* _ACTIONS TO TAKE_
**A.** Please quote the passage below on Kuhcoon's launch word for word, starting with "Andrew Torba, CEO" and going on through "our successful launch.".
**B.** Write a continuation of the account below of Kuhcoon's Product Hunt launch, beginning right after its last sentence.

* _EXCERPT_
Andrew Torba, CEO of Kuhcoon, recalled:
Kuhcoon was posted on PH at midnight on Thursday, February 19th. By launching at midnight we had the opportunity to hit the international audience on PH and stay on the front page for a full 24 hours. Within seconds of going live we instantly had 40 people on the site…
At 9am PST our Techcrunch article was published. 9am PST = 12pm EST, aka the perfect time slot. On the West Coast everyone is checking Techrunch and Product Hunt on their way to work. On the East Coast everyone is checking TC and PH at lunch. Our traffic surged, but the data was clear: Product Hunt was the rocket fuel behind our successful launch.
Turba and Kuhcoon were able to convert nearly 20% of the thousands of visitors into paying customers, and this despite a product that the the CEO admits is rather niche and focused on the B2B side of the business world, and not the higher profile B2C sector.

* _THE DATA_
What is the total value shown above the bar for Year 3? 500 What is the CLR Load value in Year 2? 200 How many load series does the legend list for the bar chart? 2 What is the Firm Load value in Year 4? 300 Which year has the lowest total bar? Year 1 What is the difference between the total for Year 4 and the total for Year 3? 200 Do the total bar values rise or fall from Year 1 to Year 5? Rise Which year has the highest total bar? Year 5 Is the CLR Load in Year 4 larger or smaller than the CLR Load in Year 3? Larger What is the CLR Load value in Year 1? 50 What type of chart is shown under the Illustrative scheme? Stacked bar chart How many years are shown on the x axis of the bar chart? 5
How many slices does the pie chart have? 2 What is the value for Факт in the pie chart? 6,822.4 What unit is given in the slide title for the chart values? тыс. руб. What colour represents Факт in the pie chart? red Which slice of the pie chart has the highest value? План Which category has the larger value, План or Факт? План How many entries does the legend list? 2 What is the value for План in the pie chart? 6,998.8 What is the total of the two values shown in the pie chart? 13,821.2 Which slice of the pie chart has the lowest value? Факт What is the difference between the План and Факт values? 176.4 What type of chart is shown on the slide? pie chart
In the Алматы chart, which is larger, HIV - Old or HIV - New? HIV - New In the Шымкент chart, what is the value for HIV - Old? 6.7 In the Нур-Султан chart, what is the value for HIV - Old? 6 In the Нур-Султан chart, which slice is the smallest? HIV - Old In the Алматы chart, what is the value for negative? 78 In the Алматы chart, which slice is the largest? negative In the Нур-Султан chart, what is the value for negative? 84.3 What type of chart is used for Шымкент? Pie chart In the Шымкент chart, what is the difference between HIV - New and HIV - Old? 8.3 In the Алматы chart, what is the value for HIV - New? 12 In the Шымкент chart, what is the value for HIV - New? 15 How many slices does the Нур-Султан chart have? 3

* _ANSWERS PROVIDED_
**A.**
Andrew Torba, CEO of Kuhcoon, recalled:
Kuhcoon was posted on PH at midnight on Thursday, February 19th. By launching at midnight we had the opportunity to hit the international audience on PH and stay on the front page for a full 24 hours. Within seconds of going live we instantly had 40 people on the site…
At 9am PST our Techcrunch article was published. 9am PST = 12pm EST, aka the perfect time slot. On the West Coast everyone is checking Techrunch and Product Hunt on their way to work. On the East Coast everyone is checking TC and PH at lunch. Our traffic surged, but the data was clear: Product Hunt was the rocket fuel behind our successful launch.

**B.**
Kuhcoon is by no means alone. Courseloads got themselves seeded through Product Hunt, and engineer saw his Facebook Page Unliker plugin shoot to the top of both Product Hunt and Hacker News with acclaim, Design Hunt saw thousands of apps downloads, and even the joke site ShipYourEnemiesGlitter exploded with a million page views and five figure sales in just a day. But while the money flowing in for envelopes full of glitter might be great, there are other good reasons you’d want to find yourself listed on Product Hunt.
3 Reasons You Should Hope to be Hunted
Let’s start with the most basic reason, and the one we’ve already mentioned.
Getting hunted will deliver visitors to your site.
Like a reddit avalanche or a Fark-inspired inundation, a listing on Product Hunt will see your traffic spike as community members click through to see what you’re all about. This is your shot to make an impact on a desirable group of consumers and decision makers. With everyone from lone developers and solo entrepreneurs through to Silicon Valley VCs browsing Product Hunt every day, this is usually a one-time traffic spike you will enjoy the opportunity to take advantage of.
Getting hunted will expose your product to criticism.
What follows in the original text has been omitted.